##### EXTRACT TO READ #####

How to be a Charlatan: Sample

How to be a Charlatan: Sample Order online through (Amazon.co.uk) or (Amazon.com)

HOW TO BE A CHARLATAN AND MAKE MILLIONS

A ten step programme to change your life

By

Dr. Jim Williams F.I.A.C.

 

LET’S GET STARTED

DO YOU SERIOUSLY WANT TO BE A CHARLATAN?

Adopting the Charlatan identity.

  Containing the following valuable lessons:

1.    Do you sincerely want to be rich?

2.    What is a charlatan? What is he selling?

3.    Insights into the charlatan’s character

4.    The con artist and charlatan contrasted: a case study

5.    An overview of the charlatan’s world

6.    Seize control of life – become a charlatan!

 

Do you sincerely want to be rich?

##### DATASET EXTRACT #####

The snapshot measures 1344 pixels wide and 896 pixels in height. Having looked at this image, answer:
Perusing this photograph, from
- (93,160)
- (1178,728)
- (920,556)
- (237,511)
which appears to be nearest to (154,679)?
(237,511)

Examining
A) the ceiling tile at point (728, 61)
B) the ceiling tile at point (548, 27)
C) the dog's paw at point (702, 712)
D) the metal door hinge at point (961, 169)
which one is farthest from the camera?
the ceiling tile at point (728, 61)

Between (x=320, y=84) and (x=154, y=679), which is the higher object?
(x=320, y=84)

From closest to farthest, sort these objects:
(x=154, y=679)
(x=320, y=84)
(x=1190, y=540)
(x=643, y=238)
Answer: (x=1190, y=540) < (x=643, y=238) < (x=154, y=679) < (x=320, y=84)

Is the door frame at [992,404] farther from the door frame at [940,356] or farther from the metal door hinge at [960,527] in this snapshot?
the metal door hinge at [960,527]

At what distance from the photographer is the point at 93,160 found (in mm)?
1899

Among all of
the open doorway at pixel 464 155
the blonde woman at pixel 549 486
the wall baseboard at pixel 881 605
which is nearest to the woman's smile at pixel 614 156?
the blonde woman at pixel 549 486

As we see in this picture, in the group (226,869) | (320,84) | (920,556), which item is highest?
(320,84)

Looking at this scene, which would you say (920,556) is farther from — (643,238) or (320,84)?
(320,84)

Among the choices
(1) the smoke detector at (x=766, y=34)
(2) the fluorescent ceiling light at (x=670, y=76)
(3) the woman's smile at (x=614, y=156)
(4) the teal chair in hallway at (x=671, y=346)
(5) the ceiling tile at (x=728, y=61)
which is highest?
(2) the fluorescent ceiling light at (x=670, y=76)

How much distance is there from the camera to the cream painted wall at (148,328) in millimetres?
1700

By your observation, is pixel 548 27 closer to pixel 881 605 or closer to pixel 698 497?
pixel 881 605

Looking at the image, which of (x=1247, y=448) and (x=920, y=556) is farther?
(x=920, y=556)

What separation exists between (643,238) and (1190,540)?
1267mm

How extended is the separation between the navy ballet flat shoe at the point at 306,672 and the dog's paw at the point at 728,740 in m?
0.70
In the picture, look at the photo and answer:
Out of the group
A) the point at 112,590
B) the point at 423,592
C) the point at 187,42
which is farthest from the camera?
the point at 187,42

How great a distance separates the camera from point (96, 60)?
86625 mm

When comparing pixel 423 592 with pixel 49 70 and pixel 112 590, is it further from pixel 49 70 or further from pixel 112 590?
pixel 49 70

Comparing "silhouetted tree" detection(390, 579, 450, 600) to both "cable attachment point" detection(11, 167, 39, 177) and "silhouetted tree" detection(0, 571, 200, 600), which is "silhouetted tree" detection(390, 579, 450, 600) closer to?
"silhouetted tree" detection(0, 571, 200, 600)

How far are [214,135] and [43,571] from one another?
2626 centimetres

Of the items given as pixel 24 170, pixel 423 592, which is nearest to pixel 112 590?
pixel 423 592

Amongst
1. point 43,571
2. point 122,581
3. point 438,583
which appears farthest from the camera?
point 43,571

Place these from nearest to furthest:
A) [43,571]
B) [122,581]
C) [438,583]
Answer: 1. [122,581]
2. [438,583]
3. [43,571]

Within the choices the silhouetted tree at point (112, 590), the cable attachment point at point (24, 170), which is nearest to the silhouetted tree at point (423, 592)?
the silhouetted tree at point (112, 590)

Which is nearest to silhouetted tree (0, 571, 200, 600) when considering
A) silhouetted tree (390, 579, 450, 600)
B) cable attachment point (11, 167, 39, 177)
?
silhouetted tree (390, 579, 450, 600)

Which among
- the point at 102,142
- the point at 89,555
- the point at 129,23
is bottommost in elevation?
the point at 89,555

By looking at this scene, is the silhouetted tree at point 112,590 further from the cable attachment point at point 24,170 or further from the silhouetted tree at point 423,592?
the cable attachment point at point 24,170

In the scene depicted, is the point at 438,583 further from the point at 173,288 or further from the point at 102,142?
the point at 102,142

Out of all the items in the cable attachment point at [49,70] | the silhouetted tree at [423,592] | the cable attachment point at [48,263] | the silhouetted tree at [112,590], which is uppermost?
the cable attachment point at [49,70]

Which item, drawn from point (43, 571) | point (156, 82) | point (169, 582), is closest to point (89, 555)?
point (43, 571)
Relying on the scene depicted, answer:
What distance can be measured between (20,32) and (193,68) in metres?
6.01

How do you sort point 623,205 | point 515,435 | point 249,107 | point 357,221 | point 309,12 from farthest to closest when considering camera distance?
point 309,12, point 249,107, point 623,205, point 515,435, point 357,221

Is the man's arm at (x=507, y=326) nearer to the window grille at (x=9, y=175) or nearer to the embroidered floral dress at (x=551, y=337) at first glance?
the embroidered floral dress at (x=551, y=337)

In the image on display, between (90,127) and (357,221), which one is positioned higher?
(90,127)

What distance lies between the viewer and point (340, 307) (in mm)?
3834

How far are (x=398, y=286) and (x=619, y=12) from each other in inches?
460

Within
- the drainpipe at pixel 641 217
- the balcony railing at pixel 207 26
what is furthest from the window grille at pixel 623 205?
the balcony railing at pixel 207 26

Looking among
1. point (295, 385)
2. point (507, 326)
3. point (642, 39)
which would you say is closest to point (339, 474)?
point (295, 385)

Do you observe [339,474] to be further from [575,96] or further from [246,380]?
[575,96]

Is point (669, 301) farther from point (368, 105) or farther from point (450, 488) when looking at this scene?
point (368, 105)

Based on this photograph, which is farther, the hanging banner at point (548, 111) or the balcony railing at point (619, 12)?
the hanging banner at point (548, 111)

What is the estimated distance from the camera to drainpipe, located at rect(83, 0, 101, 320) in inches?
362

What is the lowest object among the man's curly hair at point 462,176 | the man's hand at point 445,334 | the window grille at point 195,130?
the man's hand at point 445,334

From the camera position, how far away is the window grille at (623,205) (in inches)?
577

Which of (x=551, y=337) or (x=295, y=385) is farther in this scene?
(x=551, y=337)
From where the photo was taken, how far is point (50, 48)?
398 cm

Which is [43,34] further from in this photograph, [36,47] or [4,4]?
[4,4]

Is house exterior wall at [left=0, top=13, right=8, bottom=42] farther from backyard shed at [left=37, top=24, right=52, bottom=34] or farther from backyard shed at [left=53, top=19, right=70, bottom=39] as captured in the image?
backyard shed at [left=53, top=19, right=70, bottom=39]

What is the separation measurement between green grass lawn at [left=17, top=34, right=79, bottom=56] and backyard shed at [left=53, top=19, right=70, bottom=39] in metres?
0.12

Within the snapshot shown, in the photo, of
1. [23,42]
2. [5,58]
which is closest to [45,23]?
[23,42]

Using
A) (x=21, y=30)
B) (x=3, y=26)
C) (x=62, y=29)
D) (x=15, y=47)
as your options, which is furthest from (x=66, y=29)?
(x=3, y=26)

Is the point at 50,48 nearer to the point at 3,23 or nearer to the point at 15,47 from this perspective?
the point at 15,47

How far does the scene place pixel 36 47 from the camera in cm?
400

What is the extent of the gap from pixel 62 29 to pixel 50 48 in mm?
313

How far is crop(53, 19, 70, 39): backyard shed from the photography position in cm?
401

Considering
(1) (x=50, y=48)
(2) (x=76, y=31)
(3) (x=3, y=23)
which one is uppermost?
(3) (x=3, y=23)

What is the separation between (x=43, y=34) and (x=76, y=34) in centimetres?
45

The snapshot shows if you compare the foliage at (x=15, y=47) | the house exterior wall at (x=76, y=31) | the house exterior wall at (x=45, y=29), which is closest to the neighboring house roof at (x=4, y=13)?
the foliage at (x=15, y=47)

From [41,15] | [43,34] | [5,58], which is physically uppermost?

#####

▶ [REQUIRED ACTION]
Rewrite the part of the book sample that begins at the words "Adopting the Charlatan" and stops after "is he selling?", swapping "identity" for "persona".

▶ [EXPECTED ANSWER]
Adopting the Charlatan persona.

  Containing the following valuable lessons:

1.    Do you sincerely want to be rich?

2.    What is a charlatan? What is he selling?